= WHAT THIS TASK INVOLVES =
Leave out the pictures and repeat exactly the lines from the one containing "Based on this" through the final line of the listing below.

[Items from a dataset]
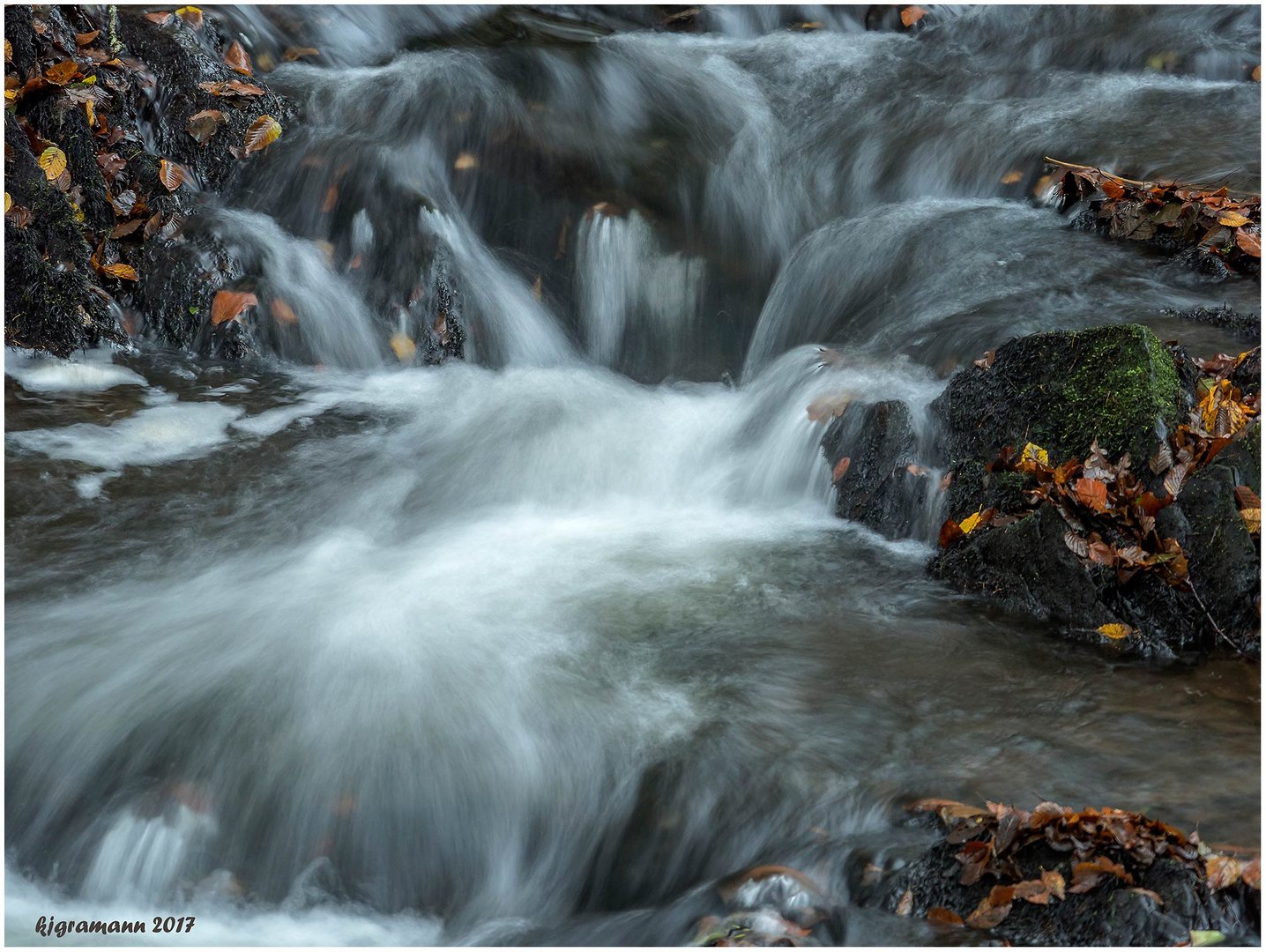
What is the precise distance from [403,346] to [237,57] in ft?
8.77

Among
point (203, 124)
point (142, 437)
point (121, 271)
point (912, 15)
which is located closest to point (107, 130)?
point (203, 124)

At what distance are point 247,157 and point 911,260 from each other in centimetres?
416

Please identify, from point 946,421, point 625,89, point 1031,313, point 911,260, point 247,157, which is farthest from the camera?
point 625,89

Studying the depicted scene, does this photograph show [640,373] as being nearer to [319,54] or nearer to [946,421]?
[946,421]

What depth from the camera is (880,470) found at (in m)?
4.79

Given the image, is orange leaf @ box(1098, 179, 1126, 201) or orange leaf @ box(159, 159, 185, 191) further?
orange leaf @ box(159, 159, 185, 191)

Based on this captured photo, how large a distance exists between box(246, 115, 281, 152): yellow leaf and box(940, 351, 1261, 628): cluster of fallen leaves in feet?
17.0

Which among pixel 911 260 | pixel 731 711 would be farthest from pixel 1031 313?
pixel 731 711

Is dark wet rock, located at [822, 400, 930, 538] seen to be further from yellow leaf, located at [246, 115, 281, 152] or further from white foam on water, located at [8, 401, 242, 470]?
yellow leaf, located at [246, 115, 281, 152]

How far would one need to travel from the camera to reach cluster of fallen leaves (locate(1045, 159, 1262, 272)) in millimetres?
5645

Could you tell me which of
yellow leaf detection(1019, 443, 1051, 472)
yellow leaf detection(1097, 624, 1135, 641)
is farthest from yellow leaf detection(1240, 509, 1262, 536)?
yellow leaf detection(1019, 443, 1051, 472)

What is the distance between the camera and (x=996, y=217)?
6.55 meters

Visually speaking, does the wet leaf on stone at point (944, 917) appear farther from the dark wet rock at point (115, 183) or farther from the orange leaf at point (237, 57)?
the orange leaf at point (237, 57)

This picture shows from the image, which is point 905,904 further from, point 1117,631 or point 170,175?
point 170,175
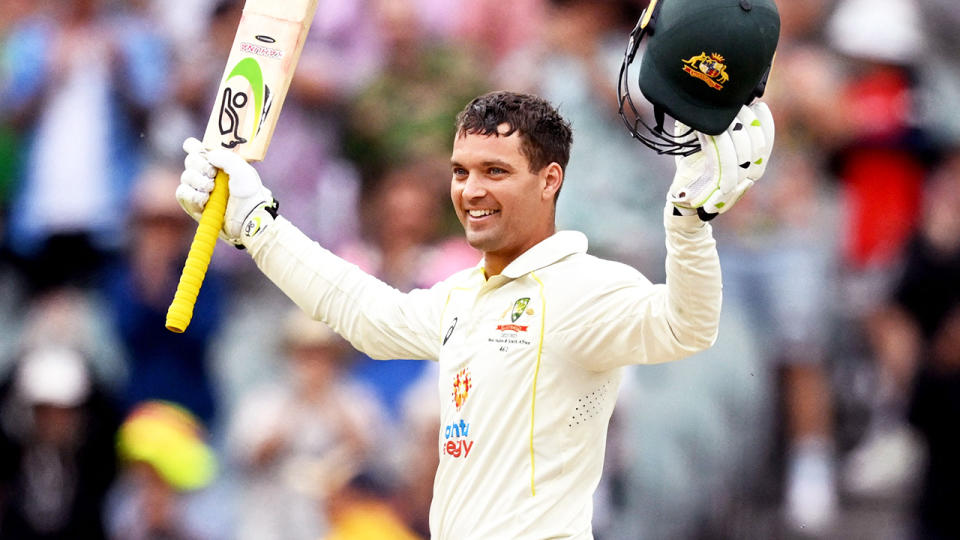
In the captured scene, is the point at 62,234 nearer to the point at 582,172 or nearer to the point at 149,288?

= RESPONSE TO THE TASK =
Based on this captured photo, how large a distance exists between box(246, 115, 281, 152): yellow leaf and box(940, 351, 1261, 628): cluster of fallen leaves in feet?
17.0

Which among pixel 911 260 | pixel 731 711 would be farthest from pixel 1031 313?
pixel 731 711

Is dark wet rock, located at [822, 400, 930, 538] seen to be further from yellow leaf, located at [246, 115, 281, 152] or further from white foam on water, located at [8, 401, 242, 470]?
yellow leaf, located at [246, 115, 281, 152]

How far would one need to travel from the camera to reach cluster of fallen leaves (locate(1045, 159, 1262, 272)) in millimetres?
5645

Could you tell me which of
yellow leaf detection(1019, 443, 1051, 472)
yellow leaf detection(1097, 624, 1135, 641)
is farthest from yellow leaf detection(1240, 509, 1262, 536)?
yellow leaf detection(1019, 443, 1051, 472)

What is the distance between the camera and (x=996, y=217)?
6.55 meters

Visually speaking, does the wet leaf on stone at point (944, 917) appear farther from the dark wet rock at point (115, 183) or farther from the orange leaf at point (237, 57)?
the orange leaf at point (237, 57)

This picture shows from the image, which is point 905,904 further from, point 1117,631 or point 170,175?
point 170,175
In the captured scene, is the point at 62,234 nearer to the point at 582,172 or nearer to the point at 149,288?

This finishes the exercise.